──────── RECORD SET

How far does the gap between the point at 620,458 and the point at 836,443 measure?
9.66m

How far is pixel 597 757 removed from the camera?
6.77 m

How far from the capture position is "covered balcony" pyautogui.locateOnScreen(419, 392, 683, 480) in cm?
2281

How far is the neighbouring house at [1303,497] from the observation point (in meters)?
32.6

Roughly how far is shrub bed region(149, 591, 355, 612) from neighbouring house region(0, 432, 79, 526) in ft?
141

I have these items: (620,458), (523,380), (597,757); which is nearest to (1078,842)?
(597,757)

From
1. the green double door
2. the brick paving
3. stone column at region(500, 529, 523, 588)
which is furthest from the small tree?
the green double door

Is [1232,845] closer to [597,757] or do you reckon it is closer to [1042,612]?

────────────────
──────── RECORD SET

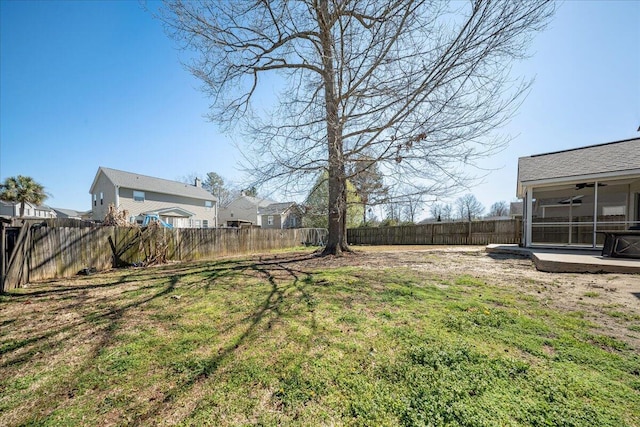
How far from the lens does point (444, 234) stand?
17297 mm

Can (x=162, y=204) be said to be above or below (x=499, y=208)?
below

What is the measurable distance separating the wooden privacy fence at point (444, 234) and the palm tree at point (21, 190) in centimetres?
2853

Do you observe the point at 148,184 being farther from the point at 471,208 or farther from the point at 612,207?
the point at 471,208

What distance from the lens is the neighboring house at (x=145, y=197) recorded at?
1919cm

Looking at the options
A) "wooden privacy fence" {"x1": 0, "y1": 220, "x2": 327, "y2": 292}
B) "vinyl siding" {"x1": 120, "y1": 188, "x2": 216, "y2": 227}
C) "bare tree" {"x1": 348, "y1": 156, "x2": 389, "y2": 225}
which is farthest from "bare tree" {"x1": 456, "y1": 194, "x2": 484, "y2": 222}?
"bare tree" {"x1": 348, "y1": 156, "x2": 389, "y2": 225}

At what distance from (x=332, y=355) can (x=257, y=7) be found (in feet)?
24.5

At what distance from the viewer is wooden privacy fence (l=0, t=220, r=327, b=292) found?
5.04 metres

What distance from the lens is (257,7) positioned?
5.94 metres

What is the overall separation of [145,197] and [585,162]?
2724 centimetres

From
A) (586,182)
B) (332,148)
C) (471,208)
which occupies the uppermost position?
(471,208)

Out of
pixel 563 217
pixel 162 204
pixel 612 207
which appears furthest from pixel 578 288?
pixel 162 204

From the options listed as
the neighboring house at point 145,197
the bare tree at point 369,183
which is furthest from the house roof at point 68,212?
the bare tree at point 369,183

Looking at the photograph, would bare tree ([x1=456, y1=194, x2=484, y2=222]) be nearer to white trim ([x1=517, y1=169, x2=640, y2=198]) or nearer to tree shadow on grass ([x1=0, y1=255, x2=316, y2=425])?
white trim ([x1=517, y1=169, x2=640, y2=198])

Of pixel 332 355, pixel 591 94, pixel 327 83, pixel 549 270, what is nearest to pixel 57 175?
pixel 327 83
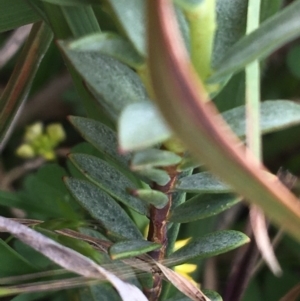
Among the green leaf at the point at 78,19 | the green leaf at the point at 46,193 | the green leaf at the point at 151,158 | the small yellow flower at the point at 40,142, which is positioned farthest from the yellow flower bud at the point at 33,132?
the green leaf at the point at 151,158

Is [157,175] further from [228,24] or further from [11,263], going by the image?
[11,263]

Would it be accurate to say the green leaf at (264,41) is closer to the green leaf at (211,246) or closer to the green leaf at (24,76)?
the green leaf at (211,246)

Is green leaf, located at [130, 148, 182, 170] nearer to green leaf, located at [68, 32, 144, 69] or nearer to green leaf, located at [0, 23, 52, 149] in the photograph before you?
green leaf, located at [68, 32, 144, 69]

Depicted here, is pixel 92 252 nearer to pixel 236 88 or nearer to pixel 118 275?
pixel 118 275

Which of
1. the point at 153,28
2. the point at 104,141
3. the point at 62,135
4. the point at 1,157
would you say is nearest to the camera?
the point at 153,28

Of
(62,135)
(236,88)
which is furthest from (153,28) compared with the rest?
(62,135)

────────────────

WRITTEN EXERCISE:
Will you write out, word for word, the lines of the data above from the one that contains "Can (x=162, y=204)" through the one that contains "2724 centimetres", both included?

REPLY:
Can (x=162, y=204) be said to be above or below (x=499, y=208)?
below

What is the measurable distance separating the wooden privacy fence at point (444, 234) and the palm tree at point (21, 190) in centimetres?
2853

Do you observe the point at 148,184 being farther from the point at 471,208 or farther from the point at 612,207?
the point at 471,208

What distance from the lens is the neighboring house at (x=145, y=197) recorded at?
1919cm

Looking at the options
A) "wooden privacy fence" {"x1": 0, "y1": 220, "x2": 327, "y2": 292}
B) "vinyl siding" {"x1": 120, "y1": 188, "x2": 216, "y2": 227}
C) "bare tree" {"x1": 348, "y1": 156, "x2": 389, "y2": 225}
which is farthest from "bare tree" {"x1": 456, "y1": 194, "x2": 484, "y2": 222}?
"bare tree" {"x1": 348, "y1": 156, "x2": 389, "y2": 225}

At what distance from (x=332, y=355) can (x=257, y=7) be found (in feet)?
24.5

At what distance from the viewer is wooden privacy fence (l=0, t=220, r=327, b=292) found?
5.04 metres

What distance from the lens is (257,7) positioned?
5.94 metres

What is the overall separation of [145,197] and [585,162]?
2724 centimetres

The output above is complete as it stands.